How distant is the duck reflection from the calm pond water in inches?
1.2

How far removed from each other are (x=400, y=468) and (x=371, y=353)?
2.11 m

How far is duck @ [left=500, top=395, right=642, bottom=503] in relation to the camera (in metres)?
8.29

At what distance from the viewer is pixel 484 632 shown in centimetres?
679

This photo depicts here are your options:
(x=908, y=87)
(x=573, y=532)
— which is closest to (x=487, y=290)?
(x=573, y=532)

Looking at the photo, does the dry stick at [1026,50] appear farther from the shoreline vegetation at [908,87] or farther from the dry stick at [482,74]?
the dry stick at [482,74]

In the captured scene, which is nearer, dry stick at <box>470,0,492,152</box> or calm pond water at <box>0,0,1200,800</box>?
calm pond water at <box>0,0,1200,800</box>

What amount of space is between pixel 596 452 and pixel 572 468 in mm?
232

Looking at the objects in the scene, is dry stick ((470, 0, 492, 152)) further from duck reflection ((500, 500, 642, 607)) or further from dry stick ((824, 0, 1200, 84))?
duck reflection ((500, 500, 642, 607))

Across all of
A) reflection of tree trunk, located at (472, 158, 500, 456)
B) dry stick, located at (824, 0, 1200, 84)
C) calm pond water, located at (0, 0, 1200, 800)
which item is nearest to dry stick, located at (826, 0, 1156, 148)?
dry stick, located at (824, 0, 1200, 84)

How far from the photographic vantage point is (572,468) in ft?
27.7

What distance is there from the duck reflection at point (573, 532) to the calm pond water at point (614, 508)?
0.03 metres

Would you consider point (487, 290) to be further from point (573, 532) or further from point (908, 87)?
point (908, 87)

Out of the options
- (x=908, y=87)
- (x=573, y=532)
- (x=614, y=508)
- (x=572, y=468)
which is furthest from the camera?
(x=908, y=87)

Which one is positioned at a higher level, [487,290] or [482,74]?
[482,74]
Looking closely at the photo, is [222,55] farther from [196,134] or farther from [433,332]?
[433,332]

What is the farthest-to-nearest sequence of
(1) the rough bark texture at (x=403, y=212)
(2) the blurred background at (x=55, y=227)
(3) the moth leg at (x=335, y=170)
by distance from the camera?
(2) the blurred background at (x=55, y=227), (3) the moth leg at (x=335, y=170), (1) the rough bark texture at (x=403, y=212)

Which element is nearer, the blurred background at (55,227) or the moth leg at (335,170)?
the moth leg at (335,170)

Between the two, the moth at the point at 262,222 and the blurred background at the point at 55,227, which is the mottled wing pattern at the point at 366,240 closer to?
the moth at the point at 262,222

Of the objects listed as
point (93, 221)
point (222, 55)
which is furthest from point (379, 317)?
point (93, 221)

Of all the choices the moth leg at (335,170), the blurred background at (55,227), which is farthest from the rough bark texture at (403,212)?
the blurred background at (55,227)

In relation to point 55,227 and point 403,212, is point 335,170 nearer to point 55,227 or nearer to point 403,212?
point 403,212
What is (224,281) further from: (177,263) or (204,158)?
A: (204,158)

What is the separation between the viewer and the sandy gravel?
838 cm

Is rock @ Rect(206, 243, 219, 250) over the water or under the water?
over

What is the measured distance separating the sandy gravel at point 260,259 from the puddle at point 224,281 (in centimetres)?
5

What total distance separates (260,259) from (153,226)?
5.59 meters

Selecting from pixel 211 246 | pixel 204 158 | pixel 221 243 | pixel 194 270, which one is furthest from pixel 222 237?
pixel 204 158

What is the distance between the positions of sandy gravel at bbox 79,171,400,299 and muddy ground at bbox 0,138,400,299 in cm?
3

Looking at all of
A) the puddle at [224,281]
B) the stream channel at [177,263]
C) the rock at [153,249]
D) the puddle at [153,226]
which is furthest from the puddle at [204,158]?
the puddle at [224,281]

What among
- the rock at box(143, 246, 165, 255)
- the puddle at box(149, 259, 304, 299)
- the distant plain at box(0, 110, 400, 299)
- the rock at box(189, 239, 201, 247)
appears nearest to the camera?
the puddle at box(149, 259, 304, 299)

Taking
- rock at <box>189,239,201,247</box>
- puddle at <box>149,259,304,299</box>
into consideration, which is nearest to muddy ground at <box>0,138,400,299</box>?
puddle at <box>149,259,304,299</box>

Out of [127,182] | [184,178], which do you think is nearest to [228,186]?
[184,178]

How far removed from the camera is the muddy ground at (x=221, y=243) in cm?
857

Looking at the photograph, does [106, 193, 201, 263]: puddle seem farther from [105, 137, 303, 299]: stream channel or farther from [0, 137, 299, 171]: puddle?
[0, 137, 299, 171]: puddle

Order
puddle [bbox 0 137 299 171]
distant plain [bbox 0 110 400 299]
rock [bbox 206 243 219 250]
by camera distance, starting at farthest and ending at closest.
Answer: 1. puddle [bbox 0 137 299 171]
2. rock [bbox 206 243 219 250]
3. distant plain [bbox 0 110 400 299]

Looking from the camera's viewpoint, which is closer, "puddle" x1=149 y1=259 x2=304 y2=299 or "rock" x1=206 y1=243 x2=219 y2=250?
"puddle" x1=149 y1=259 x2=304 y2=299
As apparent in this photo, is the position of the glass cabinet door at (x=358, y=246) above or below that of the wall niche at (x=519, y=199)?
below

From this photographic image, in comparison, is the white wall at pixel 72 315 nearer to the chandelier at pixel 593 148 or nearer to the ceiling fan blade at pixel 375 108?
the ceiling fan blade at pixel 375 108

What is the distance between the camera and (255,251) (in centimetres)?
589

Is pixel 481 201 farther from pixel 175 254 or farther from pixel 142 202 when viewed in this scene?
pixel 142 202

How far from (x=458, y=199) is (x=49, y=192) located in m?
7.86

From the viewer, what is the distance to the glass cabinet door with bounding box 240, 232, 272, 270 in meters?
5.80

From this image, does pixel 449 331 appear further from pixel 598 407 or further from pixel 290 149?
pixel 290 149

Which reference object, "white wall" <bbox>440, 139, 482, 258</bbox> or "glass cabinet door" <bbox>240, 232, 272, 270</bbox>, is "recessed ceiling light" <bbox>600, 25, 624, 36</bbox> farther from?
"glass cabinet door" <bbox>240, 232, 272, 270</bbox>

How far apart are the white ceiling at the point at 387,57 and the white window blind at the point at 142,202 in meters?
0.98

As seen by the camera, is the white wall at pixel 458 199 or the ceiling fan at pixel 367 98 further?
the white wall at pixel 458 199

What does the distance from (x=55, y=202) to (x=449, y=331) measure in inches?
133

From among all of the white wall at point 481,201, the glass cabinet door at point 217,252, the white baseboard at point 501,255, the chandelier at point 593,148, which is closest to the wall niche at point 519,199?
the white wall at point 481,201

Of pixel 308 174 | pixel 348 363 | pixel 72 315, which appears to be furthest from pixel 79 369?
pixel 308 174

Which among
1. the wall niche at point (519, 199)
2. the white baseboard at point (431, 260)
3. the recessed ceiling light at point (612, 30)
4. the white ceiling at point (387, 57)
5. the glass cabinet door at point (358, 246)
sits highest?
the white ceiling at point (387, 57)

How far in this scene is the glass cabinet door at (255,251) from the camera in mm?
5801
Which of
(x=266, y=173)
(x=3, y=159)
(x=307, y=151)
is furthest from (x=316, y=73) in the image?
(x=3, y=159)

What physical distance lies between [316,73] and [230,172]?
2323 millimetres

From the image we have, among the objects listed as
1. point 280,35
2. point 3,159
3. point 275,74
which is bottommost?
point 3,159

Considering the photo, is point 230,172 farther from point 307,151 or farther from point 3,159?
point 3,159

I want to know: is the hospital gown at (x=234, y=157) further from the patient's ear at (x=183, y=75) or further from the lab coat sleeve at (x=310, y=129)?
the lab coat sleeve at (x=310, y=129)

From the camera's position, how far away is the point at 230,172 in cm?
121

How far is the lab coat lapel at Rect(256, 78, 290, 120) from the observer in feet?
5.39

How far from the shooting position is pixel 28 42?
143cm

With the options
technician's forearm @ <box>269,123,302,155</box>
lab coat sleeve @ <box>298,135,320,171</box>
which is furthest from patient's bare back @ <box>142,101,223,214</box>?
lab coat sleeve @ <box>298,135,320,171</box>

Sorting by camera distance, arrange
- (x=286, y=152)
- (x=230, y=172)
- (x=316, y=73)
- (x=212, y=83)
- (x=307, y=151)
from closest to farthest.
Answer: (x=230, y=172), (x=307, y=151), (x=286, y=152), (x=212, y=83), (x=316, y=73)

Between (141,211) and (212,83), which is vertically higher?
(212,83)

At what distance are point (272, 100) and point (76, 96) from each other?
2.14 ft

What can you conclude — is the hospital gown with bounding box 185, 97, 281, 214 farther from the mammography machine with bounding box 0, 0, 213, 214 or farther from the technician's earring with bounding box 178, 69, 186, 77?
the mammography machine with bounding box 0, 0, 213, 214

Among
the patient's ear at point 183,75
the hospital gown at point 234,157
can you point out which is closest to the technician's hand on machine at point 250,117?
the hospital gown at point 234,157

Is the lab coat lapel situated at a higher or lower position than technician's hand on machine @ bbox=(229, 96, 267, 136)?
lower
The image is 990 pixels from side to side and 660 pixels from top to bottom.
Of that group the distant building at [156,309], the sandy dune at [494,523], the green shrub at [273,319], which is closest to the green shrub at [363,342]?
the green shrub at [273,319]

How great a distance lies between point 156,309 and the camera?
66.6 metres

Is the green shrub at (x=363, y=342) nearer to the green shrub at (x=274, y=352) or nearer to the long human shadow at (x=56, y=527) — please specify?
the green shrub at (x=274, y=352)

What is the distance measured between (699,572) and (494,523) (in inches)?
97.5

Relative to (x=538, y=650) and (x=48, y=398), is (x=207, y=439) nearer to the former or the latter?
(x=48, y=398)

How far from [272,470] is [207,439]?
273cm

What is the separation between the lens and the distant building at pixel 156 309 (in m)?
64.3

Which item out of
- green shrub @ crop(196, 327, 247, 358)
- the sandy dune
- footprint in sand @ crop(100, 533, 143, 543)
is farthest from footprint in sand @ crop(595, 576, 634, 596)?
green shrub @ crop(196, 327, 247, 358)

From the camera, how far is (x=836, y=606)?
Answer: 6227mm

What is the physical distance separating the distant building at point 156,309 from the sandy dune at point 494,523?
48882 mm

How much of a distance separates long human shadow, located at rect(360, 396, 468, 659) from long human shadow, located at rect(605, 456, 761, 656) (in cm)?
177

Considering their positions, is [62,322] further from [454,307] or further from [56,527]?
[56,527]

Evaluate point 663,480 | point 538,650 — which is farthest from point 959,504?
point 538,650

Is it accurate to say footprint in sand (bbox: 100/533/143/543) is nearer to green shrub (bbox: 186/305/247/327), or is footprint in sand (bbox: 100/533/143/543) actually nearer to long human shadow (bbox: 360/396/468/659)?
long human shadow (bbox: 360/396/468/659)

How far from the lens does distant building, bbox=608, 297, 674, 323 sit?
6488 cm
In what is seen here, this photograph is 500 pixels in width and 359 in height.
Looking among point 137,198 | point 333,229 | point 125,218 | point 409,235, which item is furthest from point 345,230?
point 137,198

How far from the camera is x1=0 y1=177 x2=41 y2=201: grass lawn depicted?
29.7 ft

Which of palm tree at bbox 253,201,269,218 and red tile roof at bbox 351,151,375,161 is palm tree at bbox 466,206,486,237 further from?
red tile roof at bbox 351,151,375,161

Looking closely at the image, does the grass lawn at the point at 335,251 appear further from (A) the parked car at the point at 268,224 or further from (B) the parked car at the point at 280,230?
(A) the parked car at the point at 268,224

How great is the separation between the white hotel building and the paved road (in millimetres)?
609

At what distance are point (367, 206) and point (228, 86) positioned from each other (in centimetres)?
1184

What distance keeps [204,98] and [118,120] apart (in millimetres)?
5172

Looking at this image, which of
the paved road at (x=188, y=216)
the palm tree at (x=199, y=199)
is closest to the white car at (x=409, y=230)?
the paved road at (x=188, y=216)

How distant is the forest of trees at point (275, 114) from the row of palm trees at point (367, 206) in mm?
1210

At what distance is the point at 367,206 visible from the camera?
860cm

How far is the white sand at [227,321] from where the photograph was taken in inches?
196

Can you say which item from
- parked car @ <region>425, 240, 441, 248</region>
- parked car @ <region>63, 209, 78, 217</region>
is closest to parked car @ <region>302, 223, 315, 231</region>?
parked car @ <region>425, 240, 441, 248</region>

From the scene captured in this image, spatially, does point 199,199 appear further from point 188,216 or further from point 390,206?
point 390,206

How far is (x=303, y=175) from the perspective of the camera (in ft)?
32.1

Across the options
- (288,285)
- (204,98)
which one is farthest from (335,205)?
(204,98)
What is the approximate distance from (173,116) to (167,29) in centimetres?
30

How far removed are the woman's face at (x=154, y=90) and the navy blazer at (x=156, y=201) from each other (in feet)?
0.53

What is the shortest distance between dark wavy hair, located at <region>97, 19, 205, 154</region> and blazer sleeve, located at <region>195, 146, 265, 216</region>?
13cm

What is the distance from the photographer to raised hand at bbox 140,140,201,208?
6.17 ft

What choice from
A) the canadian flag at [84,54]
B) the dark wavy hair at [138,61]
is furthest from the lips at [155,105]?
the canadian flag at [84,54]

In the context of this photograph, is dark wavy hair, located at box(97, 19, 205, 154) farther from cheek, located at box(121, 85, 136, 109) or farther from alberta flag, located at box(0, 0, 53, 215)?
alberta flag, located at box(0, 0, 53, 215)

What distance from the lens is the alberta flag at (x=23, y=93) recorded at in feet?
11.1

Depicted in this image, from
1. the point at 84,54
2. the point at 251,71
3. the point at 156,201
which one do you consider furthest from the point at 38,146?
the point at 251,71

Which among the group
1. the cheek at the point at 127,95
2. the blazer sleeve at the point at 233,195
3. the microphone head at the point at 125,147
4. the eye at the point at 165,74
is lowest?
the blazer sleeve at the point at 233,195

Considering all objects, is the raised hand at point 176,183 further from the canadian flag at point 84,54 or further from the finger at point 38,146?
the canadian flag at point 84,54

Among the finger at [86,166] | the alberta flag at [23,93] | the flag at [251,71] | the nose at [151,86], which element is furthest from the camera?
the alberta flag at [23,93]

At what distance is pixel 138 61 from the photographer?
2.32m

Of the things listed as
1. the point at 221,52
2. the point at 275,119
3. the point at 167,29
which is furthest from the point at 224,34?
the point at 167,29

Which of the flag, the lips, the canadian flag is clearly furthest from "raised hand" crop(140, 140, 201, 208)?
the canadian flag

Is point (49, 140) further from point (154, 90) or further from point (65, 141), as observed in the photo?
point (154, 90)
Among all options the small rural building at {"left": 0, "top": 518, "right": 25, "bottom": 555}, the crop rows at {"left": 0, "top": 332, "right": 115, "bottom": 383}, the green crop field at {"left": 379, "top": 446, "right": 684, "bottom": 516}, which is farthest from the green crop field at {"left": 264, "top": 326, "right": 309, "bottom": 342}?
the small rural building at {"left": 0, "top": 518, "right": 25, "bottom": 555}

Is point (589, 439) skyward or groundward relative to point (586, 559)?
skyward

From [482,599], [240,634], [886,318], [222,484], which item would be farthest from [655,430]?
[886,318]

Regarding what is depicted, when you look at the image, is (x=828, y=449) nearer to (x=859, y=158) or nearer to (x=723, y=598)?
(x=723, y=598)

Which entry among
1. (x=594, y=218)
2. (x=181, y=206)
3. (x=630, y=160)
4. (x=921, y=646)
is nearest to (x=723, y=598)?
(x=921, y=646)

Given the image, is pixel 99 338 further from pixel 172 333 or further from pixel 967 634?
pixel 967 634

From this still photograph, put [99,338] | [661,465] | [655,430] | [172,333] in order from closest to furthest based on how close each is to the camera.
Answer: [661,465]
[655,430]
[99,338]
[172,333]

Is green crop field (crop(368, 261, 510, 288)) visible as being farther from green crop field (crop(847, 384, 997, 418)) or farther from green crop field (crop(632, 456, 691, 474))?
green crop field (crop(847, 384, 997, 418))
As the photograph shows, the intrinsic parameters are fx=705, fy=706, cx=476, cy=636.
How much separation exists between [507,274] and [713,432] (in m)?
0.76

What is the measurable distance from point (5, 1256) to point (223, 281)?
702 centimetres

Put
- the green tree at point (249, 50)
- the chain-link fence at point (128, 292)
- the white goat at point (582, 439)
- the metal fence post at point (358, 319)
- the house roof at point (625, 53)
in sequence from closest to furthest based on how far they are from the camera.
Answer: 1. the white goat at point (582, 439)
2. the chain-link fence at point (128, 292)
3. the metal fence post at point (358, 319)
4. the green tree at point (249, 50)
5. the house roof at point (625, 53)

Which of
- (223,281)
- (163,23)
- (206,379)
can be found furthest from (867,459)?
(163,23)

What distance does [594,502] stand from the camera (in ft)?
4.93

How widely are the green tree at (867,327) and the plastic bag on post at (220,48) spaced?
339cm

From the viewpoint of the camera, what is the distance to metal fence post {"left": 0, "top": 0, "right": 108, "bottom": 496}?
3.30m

#####

• What to produce
Only the lines from the one containing "Given the image, is" to the end of the records should be repeated, exactly as they appear.

• Task result
Given the image, is pixel 99 338 further from pixel 172 333 or further from pixel 967 634?
pixel 967 634

From this still photograph, put [99,338] | [661,465] | [655,430] | [172,333] in order from closest to furthest based on how close each is to the camera.
Answer: [661,465]
[655,430]
[99,338]
[172,333]

Is green crop field (crop(368, 261, 510, 288)) visible as being farther from green crop field (crop(847, 384, 997, 418)) or farther from green crop field (crop(632, 456, 691, 474))?
green crop field (crop(847, 384, 997, 418))
As the photograph shows, the intrinsic parameters are fx=705, fy=706, cx=476, cy=636.
How much separation exists between [507,274] and [713,432] (in m)?
0.76

What is the measurable distance from point (5, 1256) to point (223, 281)?
702 centimetres

Put
- the green tree at point (249, 50)
- the chain-link fence at point (128, 292)
- the white goat at point (582, 439)
- the metal fence post at point (358, 319)
- the house roof at point (625, 53)
in sequence from closest to furthest based on how far they are from the camera.
Answer: 1. the white goat at point (582, 439)
2. the chain-link fence at point (128, 292)
3. the metal fence post at point (358, 319)
4. the green tree at point (249, 50)
5. the house roof at point (625, 53)

Which of
- (223,281)
- (163,23)
- (206,379)
can be found furthest from (867,459)?
(163,23)

What distance does [594,502] stand from the camera (in ft)?
4.93

How widely are the green tree at (867,327) and the plastic bag on post at (220,48) spaced?
339cm

From the viewpoint of the camera, what is the distance to metal fence post {"left": 0, "top": 0, "right": 108, "bottom": 496}?
3.30m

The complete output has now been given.